* begin Extracted material *
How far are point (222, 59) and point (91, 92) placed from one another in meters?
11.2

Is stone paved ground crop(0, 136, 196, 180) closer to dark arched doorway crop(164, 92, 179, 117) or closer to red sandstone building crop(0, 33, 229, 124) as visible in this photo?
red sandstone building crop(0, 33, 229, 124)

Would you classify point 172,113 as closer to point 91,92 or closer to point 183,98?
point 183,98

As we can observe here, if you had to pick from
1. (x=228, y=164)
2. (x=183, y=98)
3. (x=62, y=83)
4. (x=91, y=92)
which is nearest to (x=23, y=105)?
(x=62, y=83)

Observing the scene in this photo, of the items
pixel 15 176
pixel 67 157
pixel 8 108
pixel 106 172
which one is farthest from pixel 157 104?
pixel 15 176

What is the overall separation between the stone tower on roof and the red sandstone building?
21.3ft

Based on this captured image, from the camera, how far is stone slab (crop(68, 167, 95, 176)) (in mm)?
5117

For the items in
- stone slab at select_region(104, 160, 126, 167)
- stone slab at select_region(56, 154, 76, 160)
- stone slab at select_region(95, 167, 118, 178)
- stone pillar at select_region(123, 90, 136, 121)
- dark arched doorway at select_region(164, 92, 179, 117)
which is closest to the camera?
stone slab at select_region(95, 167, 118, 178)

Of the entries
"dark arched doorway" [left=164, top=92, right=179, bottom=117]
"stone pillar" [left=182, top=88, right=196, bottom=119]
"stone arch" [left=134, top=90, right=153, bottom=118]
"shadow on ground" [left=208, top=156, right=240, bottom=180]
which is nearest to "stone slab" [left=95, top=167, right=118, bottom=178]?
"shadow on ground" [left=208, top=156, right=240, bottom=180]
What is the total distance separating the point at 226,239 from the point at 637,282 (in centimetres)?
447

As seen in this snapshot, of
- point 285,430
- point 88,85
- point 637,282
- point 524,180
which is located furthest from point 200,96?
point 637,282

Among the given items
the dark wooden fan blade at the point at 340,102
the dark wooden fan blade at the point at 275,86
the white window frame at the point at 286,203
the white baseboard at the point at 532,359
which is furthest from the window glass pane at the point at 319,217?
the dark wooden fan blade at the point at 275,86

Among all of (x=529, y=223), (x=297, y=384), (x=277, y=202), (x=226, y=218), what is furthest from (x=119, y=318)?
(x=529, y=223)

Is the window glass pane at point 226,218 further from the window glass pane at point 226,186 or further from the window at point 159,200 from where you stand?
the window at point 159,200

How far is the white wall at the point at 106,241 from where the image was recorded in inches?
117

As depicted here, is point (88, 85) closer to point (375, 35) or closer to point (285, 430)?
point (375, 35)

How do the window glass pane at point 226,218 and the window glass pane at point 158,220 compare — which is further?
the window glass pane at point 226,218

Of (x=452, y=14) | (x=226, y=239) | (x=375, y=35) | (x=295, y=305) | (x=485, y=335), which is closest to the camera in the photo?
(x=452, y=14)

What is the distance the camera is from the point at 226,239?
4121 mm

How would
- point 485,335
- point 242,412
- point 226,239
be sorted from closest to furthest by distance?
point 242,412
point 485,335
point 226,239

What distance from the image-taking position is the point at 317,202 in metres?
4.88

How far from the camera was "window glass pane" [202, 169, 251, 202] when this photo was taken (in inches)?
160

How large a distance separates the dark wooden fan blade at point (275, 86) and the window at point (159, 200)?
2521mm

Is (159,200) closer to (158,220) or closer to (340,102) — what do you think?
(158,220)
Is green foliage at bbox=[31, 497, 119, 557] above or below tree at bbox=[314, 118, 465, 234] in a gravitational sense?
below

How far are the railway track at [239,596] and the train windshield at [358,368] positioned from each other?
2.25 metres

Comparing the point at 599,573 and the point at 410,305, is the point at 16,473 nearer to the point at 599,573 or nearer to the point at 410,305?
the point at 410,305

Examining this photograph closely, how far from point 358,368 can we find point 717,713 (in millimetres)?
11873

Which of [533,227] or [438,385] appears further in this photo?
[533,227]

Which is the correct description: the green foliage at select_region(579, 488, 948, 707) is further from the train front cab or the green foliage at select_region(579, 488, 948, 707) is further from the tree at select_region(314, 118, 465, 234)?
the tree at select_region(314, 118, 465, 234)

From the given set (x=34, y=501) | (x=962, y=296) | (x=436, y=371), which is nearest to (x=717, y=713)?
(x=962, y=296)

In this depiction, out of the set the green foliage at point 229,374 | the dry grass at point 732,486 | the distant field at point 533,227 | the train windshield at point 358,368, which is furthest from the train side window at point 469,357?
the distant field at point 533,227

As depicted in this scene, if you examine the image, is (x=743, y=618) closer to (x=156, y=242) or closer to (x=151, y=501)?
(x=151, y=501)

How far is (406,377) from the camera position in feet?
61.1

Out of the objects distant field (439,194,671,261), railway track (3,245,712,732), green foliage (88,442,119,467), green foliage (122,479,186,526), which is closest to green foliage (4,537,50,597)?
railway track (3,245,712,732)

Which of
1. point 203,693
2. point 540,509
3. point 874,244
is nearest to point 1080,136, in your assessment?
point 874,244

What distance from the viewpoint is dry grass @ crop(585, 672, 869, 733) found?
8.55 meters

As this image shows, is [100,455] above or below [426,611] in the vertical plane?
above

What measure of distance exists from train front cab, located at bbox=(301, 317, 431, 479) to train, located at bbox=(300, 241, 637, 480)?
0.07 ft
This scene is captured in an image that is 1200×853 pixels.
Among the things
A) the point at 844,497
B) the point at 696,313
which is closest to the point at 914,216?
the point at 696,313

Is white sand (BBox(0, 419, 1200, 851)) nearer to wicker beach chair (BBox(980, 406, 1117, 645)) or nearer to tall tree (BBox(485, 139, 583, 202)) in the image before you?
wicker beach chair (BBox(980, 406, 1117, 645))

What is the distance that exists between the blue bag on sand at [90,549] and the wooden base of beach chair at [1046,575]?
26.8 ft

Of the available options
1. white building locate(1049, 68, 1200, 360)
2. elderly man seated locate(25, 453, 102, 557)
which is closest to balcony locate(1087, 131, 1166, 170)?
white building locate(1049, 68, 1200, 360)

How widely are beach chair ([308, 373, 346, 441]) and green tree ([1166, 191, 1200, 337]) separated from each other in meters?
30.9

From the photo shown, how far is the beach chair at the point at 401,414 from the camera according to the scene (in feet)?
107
* end Extracted material *
- **To be done**
Return each line from the entries above that contains the string "left". Treat the match as case-sensitive.

- **Solution to this problem**
"dark arched doorway" [left=164, top=92, right=179, bottom=117]
"stone pillar" [left=182, top=88, right=196, bottom=119]
"stone arch" [left=134, top=90, right=153, bottom=118]
"shadow on ground" [left=208, top=156, right=240, bottom=180]
which is nearest to "stone slab" [left=95, top=167, right=118, bottom=178]?
"shadow on ground" [left=208, top=156, right=240, bottom=180]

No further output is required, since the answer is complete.